(AFP – Pauline Froissart et Angela Schnaebelé)
« Ce n’est pas un médecin que vous jugez, mais un criminel qui a utilisé la médecine pour tuer », a martelé ce jeudi 11 décembre l’avocate générale Thérèse Brunisso, qui porte l’accusation à l’encontre de l’anesthésiste de Besançon Frédéric Péchier, avec Christine de Curraize. « Nous sommes certaines de (sa) culpabilité« , a ajouté la magistrate devant un accusé impassible. Le médecin de 53 ans, qui n’a cessé de clamer son innocence, est jugé depuis trois mois à Besançon pour avoir empoisonné 30 patients de 4 à 89 ans entre 2008 et 2017, dans deux cliniques de Besançon. Selon l’accusation, il a agi pour nuire à des collègues avec lesquels il était en conflit. Dans ce dossier, « tout désigne Frédéric Péchier et seulement Frédéric Péchier. Il est le seul dénominateur commun pour tous les actes » malveillants recensés, a souligné Christine de Curraize.
"Crime parfait"
« Non seulement c’est le crime parfait, mais c’est aussi le crime le plus diabolique qui soit » , car « on n’attend pas le crime derrière le soin ». L’avocate générale est notamment revenue sur le cas de Jean-Claude Gandon, empoisonné le 20 janvier 2017 à la clinique Saint-Vincent. En s’en prenant ce jour-là à ce patient de 70 ans, l’accusé a commis des erreurs et donc « signé sa perte », a analysé Mme de Curraize. Pour l’accusation, Frédéric Péchier aurait empoisonné M. Gandon pour montrer que, comme ses collègues, lui aussi était victime d’actes malveillants. Une manière de « se dédouaner dans l’urgence » au moment où les policiers cherchent à démasquer un empoisonneur à la clinique et qu’il « sait trop bien que le travail d’enquête mènera à lui et seulement à lui ».
Mais Frédéric Péchier a commis « trop d’erreurs »: « il est le seul à avoir accès à la poche de perfusion » de M. Gandon, « il sait avant tout le monde que son patient a été empoisonné aux anesthésiques locaux », et des seringues, les « armes du crime », sont laissées sur place, marque de « fébrilité ». Avec le cas Gandon, il « signe sa perte »: « c’est comme si Frédéric Péchier avait écrit en rouge sur son front « je suis l’empoisonneur des cliniques » ».
Dans ce « dossier complètement dingue », « les doutes qui me tiraillaient (…) se sont levés les uns après les autres et sa culpabilité est devenue une évidence », a exposé la magistrate, qui a suivi ce dossier depuis le début de l' »enquête titanesque », ouverte en janvier 2017. L’accusé « n’est évidemment ni Guy Georges, ni Michel Fourniret, il n’en est pas moins un tueur en série », a aussi martelé Mme Brunisso.
Selon l’accusation, Frédéric Péchier a pollué des poches de perfusion avec du potassium, des anesthésiques locaux, de l’adrénaline ou encore de l’héparine, pour provoquer un arrêt cardiaque ou des hémorragies chez des patients pris en charge par d’autres médecins anesthésistes.
"Tueur en série"
Après avoir soutenu pendant l’enquête que la plupart des cas étaient dus à des « erreurs médicales » de ses collègues ou à des aléas thérapeutiques, Frédéric Péchier a admis que, parmi les 30 cas qui lui sont imputés, 12 étaient des empoisonnements, dont cinq mortels.
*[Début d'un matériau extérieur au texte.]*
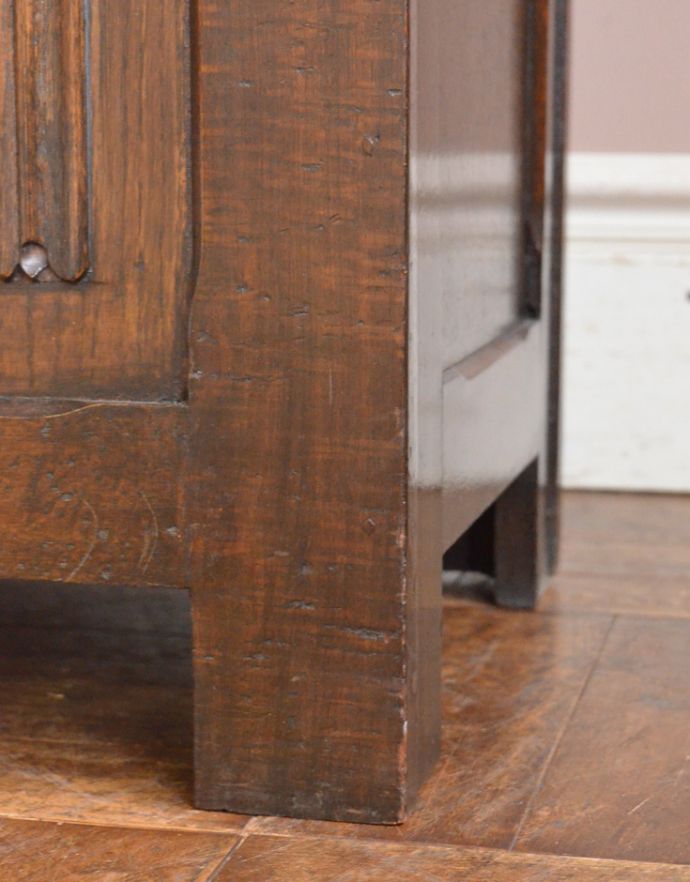 ブランケットボックス・収納ボックス　アンティーク家具　1920年代のアンティーク英国家具、ベンチにも使えるコファー。丈夫な脚です。(j-944-f)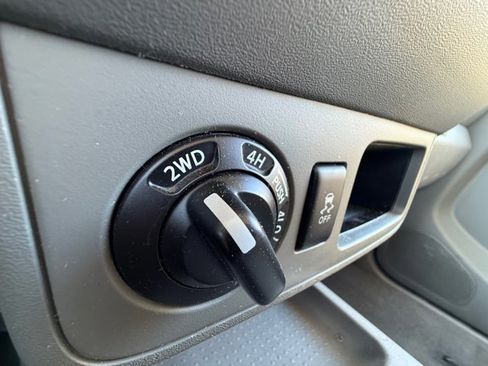 Used 2019 Nissan Frontier SV image 25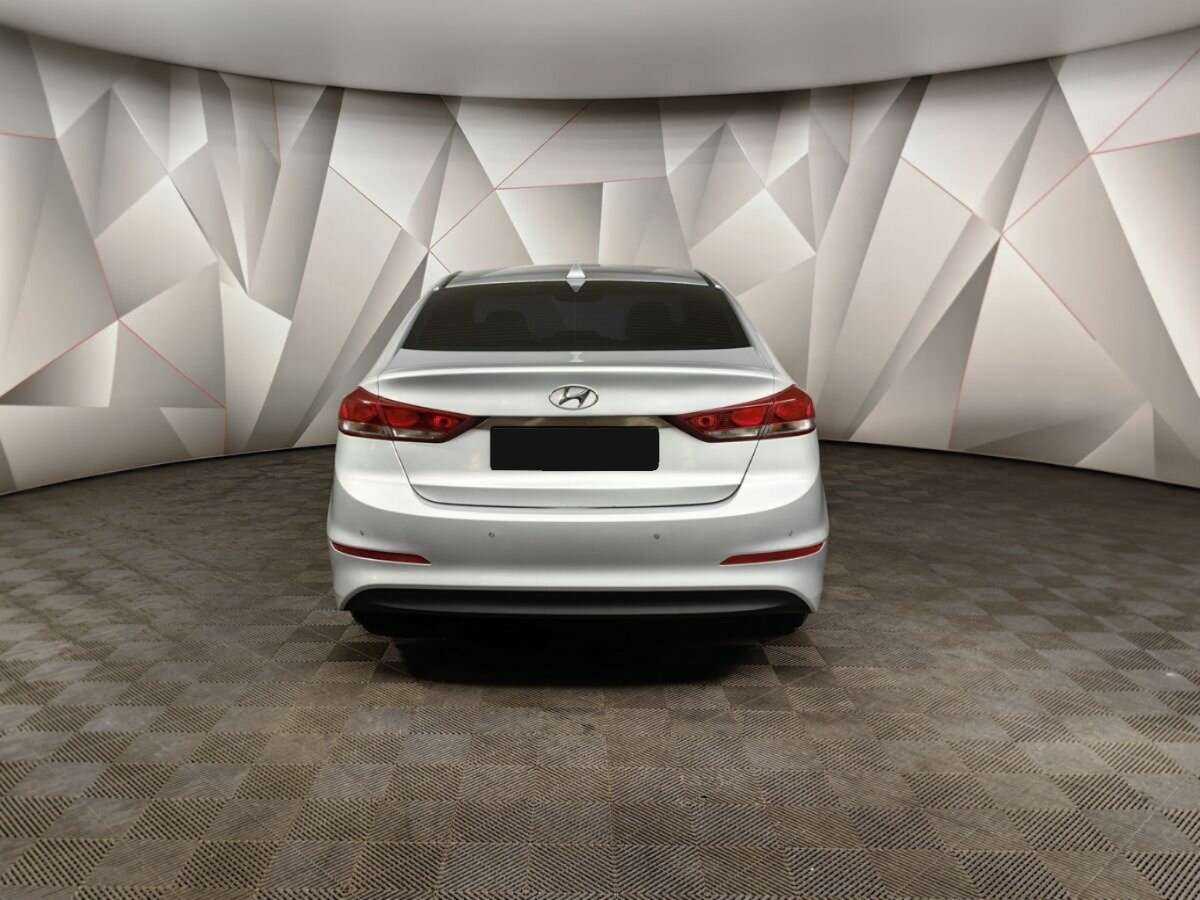 Hyundai Elantra с пробегом — 2018 год. Фото: #6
Mais il l’a répété : ce criminel en blouse blanche, ce n’est pas lui. L’avocate générale Thérèse Brunisso s’est efforcée de contrer deux arguments souvent brandis par la défense. D’abord qu’il n’y aurait pas de preuves dans ce dossier. C’est « faux », « nous avons tout un faisceau d’éléments qui conduisent » à l’accusé et « uniquement » à lui, a-t-elle relevé. Il est « faux » également d’affirmer qu’ « il faut être un fou furieux pour faire ça », car « la maladie mentale, la folie, ce n’est pas nécessaire pour caractériser un tueur en série », et « ce sont les faits qui déterminent la culpabilité », a insisté Mme Brunisso.
Pour l’avocat de la défense, Randall Schwerdorffer, qui plaidera l’acquittement lundi, le mobile d’une vengeance envers des collègues pour des motifs futiles ne tient pas. L’accusé, qui comparaît libre, encourt la réclusion à perpétuité. Le verdict est attendu d’ici au 19 décembre.